**Kaynak metin:**
◆ ◆ ◆

II. Dünya savaşından sonra kurulduğu zaman IMF’nin temel ilgisi sanayileşmiş ülkelerdi. Bu ülkeler altın-dolar standardı içerisinde sık sık karşılaşılan sabit fakat ayarlanabilir kur sistemlerini uygulamaktaydılar. Aşırı yurt içi talep ya da enflasyon kaynaklı para uyumsuzlukları kur üzerinde sürdürülemez baskıya öncülük eden ticaret açıklarına yol açtığı zaman ödemeler dengesi krizleri ortaya çıkmaktaydı. IMF kriz ülkesine parasını devalue etmeyi (ithalatı azaltmak ve ihracatı daha rekabetçi hale getirmek) ve daraltıcı para ve maliye politikasıyla yurt içi talebi deflate etmeyi (ithalatı azaltmak, ihracat kapasitesi yaratmak ve sık sık parasal uyumsuzlukların bir nedeni olan enflasyonu sonlandırmak) tavsiye ederken, kısa vadeli ödemeler dengesi yardımıyla krizlere cevap veriyordu. Bu devalüasyon ve daraltıcı para ve maliye politikaları açık deflasyon stratejisi gerekli olmadığı zaman bile IMF’nin para krizlerini ele almaktaki algısında standart bir politika olmaya başlamıştı.

◆ ◆ ◆

**Sağlanan veriler:**
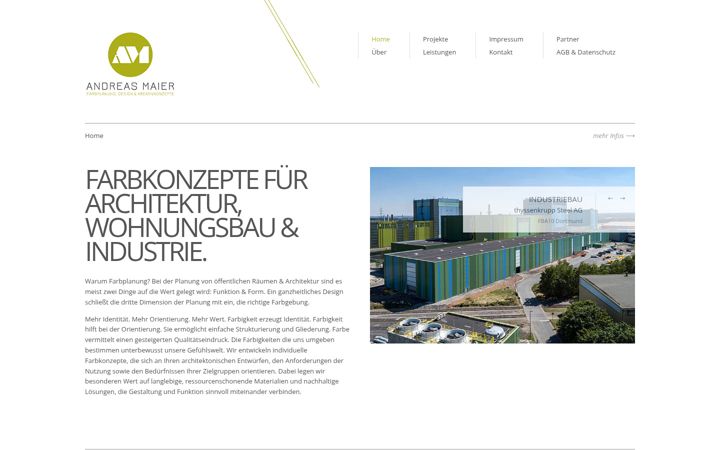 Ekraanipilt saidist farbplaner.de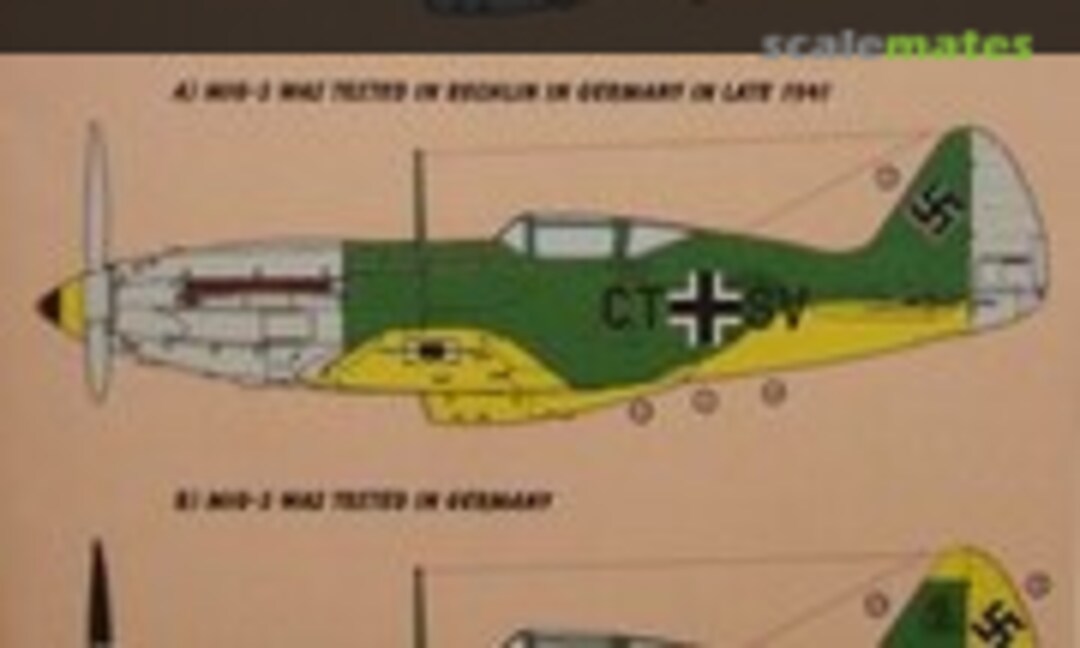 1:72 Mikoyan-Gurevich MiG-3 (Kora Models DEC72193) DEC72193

◆ ◆ ◆

**Yapılacak işler:**
• 1. IMF metnine göre şu soruları yanıtlayın:
(a) IMF kurulduğunda asıl ilgilendiği ülkeler hangileriydi?
(b) IMF kriz yaşayan ülkeye parasını devalüe etmesini hangi amaçlarla öneriyordu?
(c) IMF krizlere ne tür bir yardımla karşılık veriyordu?
• 2. IMF metnindeki "Bu ülkeler altın-dolar standardı içerisinde sık sık karşılaşılan sabit fakat ayarlanabilir kur sistemlerini uygulamaktaydılar." cümlesini İngilizceye çevirin.
• 3. IMF metnini son cümlesinden sonra sürdürün.
Verilere hiç gerek yok.

**Yanıtlar:**
• 1.
(a) Sanayileşmiş ülkeler.
(b) İthalatı azaltmak ve ihracatı daha rekabetçi hale getirmek için.
(c) Kısa vadeli ödemeler dengesi yardımıyla.

• 2. These countries applied the fixed but adjustable exchange rate systems frequently encountered within the gold-dollar standard.

• 3.
Zaman içerisinde sanayileşmiş ülkeler genellikle sabit fakat ayarlanabilir kur sistemini terk ettiler ve dalgalı kur sistemine geçtiler. Ödemeler dengesi krizleri de önemli bir sorun olmaktan çıktı (Feldstein, 2002:19). Doğu Asya, Rusya ve Brezilya krizlerinden sonra iktisatçıların kur rejimlerine ilişkin görüşleri keskin bir şekilde evrim geçirmeye devam etti. İki ekstrem uç, süper-fix (Para kurulu ya da Dolarizasyon) ve serbest dalgalı kur popülarite kazanmaya devam ederken sabit fakat ayarlanabilir rejimler hızlı bir şekilde popülaritesini kaybetti (Edwards, 2001:13).

Ampirik olarak fon destekli bir programın oluşumunda ülkelerin kur rejimlerini değiştirmesi pek muhtemel değildir. Hem sabit hem de esnek kur rejimleri altında başarılı dezenflasyon programlarına rastlanılmaktadır. Başarılan mali düzenlemeler ve makro iktisadi politikaların oluşumu nominal çapa tercihinden daha büyük önemde olabilir. Kur rejimi -bazı durumlarda daha düşük bir çıktı maliyetiyle sermaye hesabında belirli bir iyileşmeyi sağlayan daha esnek rejimli ülkelerde- dış ayarlamaya ilişkin önemli imalara da sahiptir (IMF, 2004b:24).

3.2.2.1. Sabit Kur Uygulaması

En katı sabit kur rejimi (super fixed exchange rate regime) deyimi, tam olarak güvenilir olan ve piyasa katılımcılarının kendi kendini besleyen saldırıları meydana getirmesi için pek az güdü sağlayan sabit bir kur sistemini ifade eder. Bu rejimin en katı uygulamaları Para Kurulu ve Dolarizasyondur. Esnek kur sistemiyle karşılaştırıldığında bu iki rejimden birini tercih etmenin avantajları ve dezavantajları tartışmalıdır.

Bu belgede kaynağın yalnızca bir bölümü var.